Given information
----

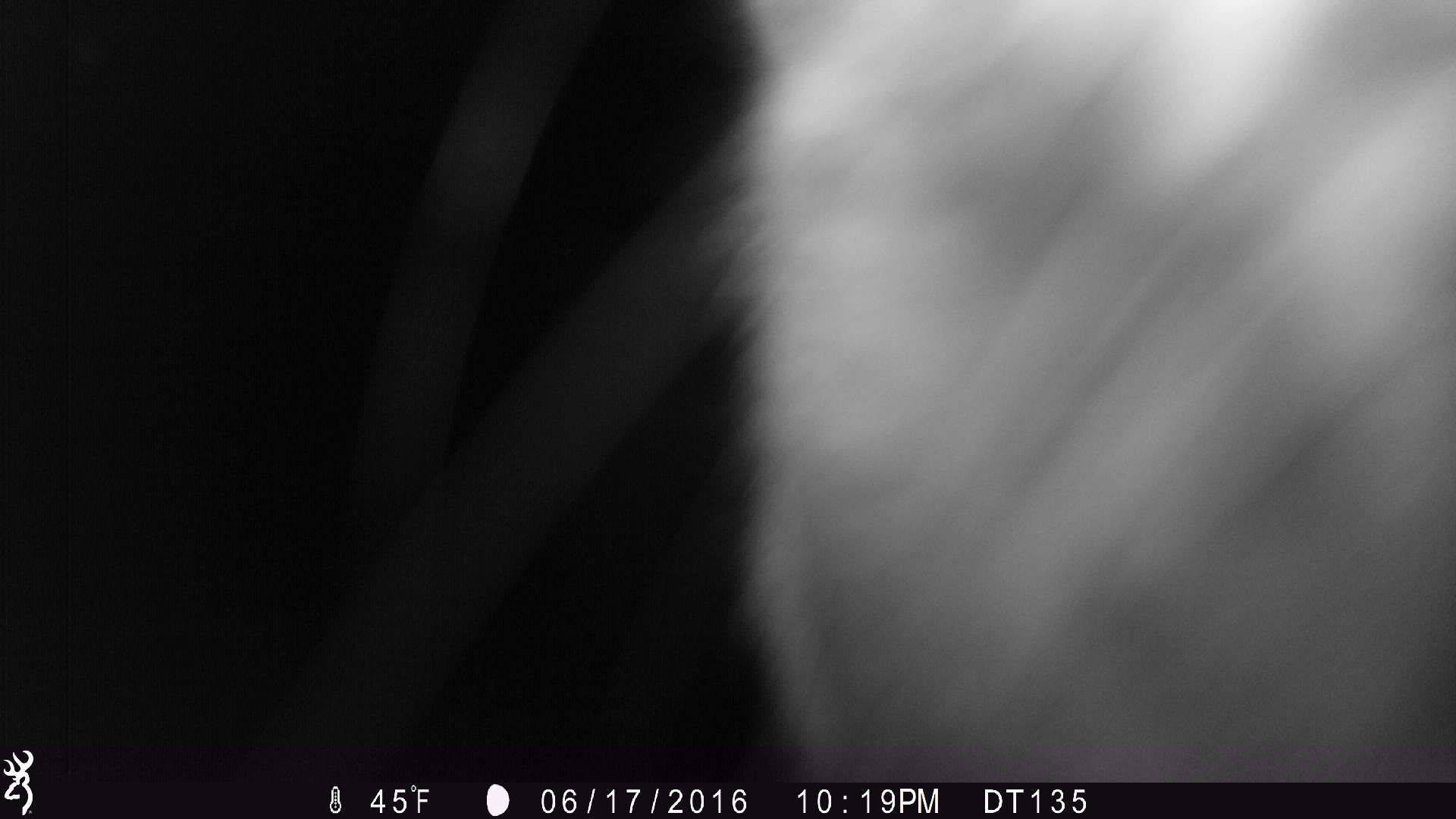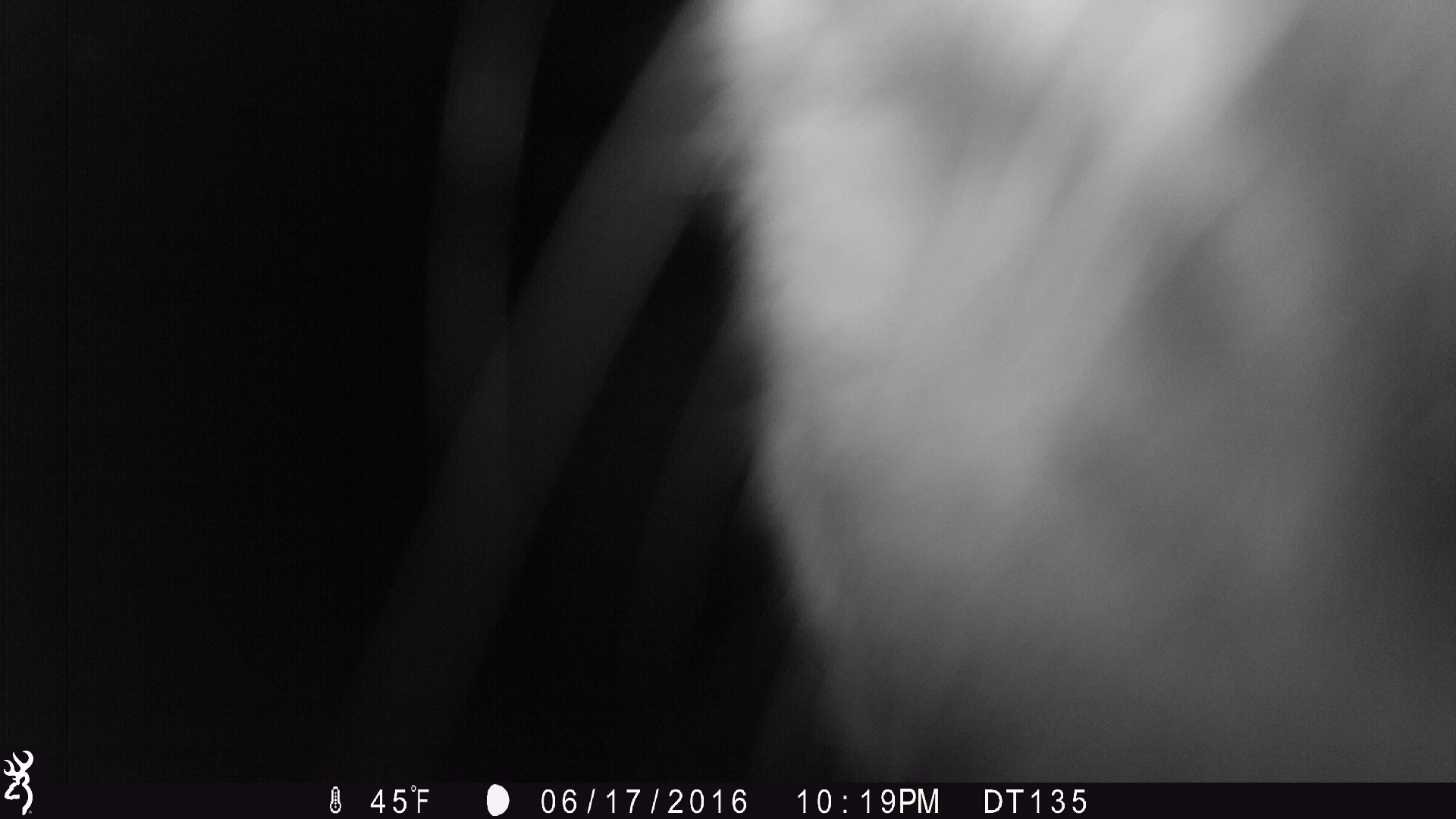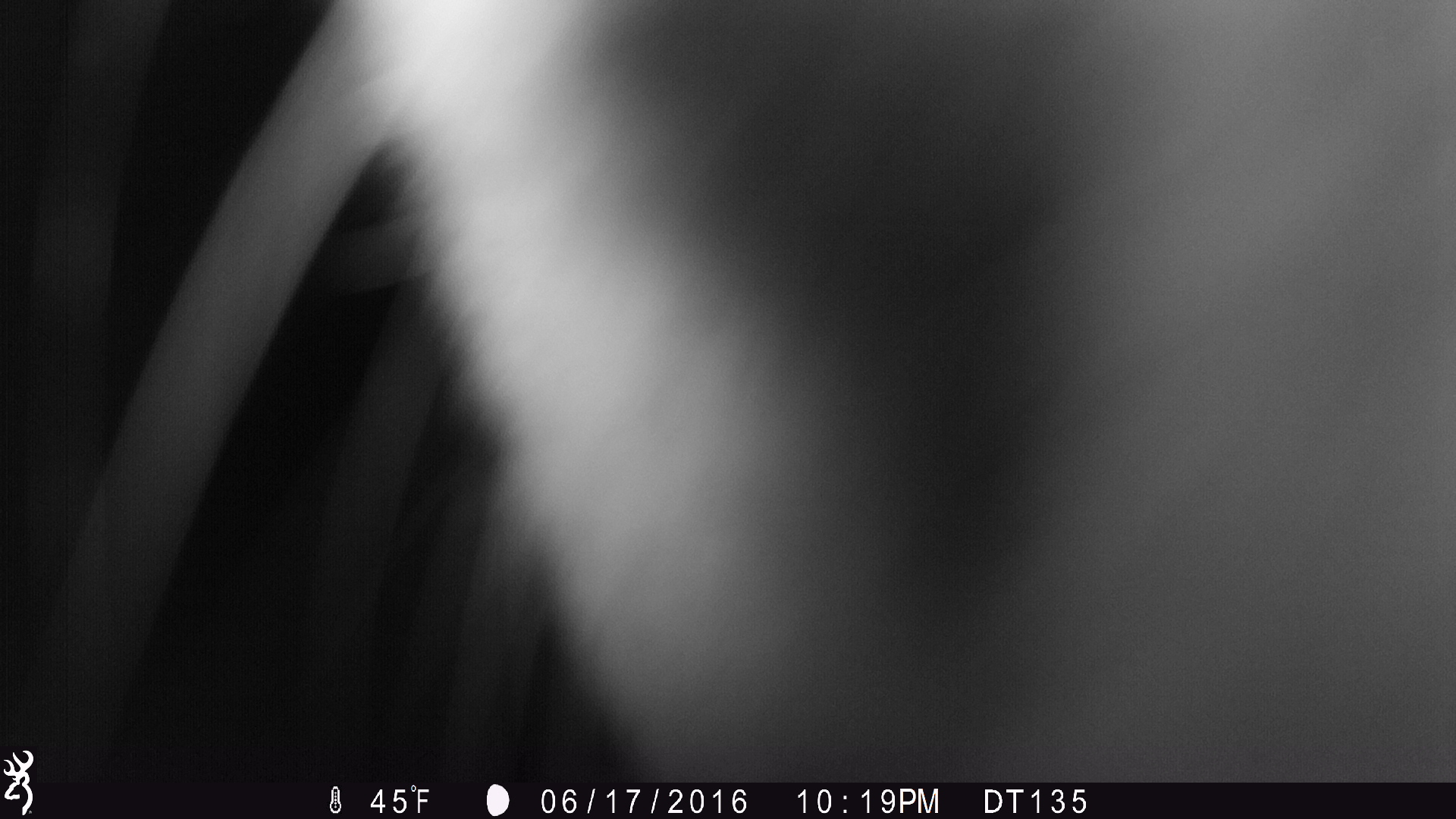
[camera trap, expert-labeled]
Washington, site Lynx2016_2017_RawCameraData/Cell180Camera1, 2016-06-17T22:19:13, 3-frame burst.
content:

----

Directions for this task
Set the listing above down again exactly, leaving pictures out.

Result of the task
[camera trap, expert-labeled]
Washington, site Lynx2016_2017_RawCameraData/Cell180Camera1, 2016-06-17T22:19:13, 3-frame burst.
content:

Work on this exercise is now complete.